# Data
------------------------------------

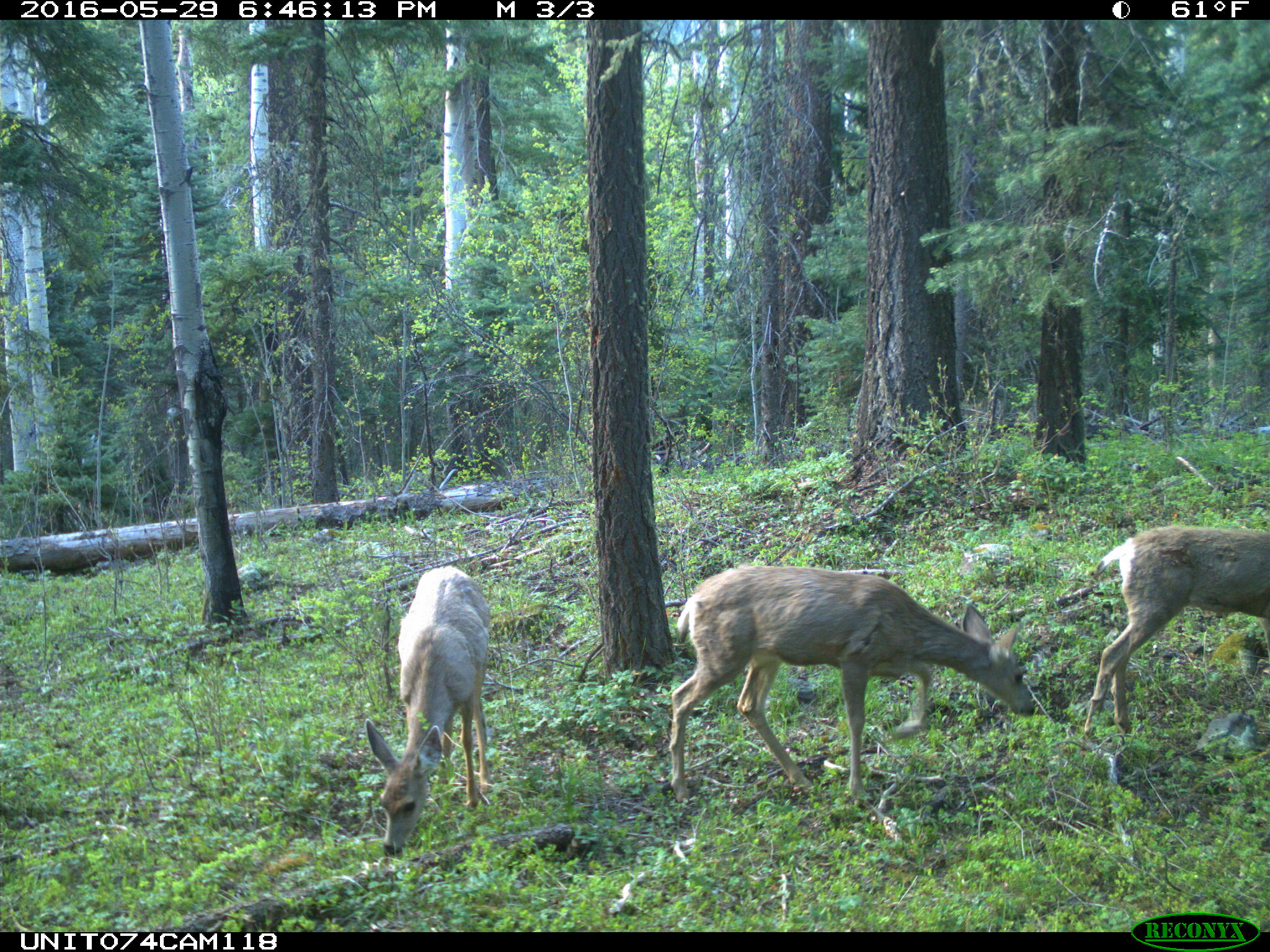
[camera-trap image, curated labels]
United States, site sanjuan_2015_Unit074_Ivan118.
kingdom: Animalia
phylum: Chordata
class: Mammalia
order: Artiodactyla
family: Cervidae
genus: Odocoileus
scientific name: Odocoileus hemionus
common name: mule deer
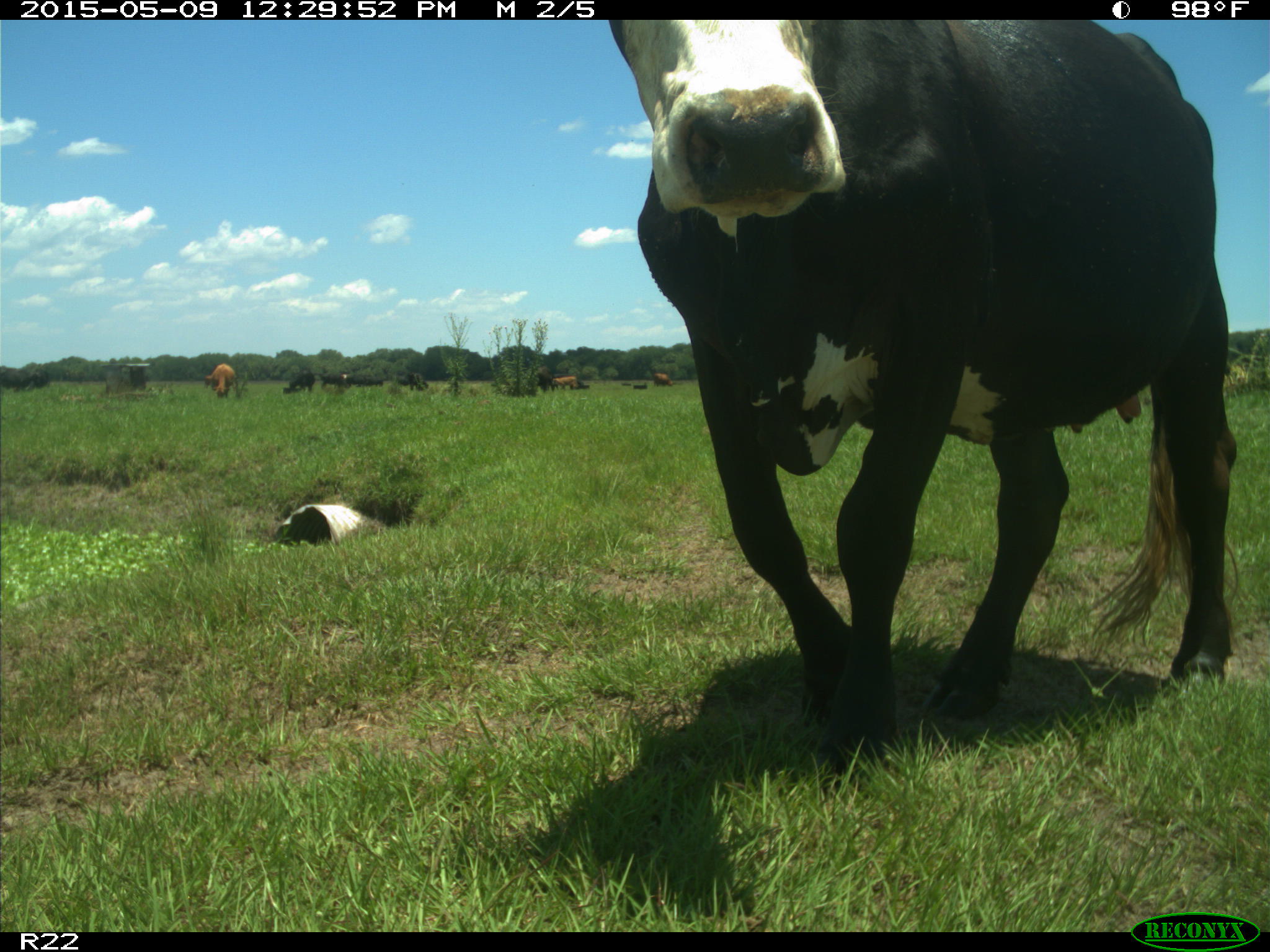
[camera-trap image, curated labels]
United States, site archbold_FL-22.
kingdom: Animalia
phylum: Chordata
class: Mammalia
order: Artiodactyla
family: Bovidae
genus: Bos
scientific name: Bos taurus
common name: domestic cow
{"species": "Bos taurus (domestic cow)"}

------------------------------------

# Your instructions
Go through the listing above and return each line where the word "United" occurs.

# Output for this exercise
United States, site sanjuan_2015_Unit074_Ivan118.
United States, site archbold_FL-22.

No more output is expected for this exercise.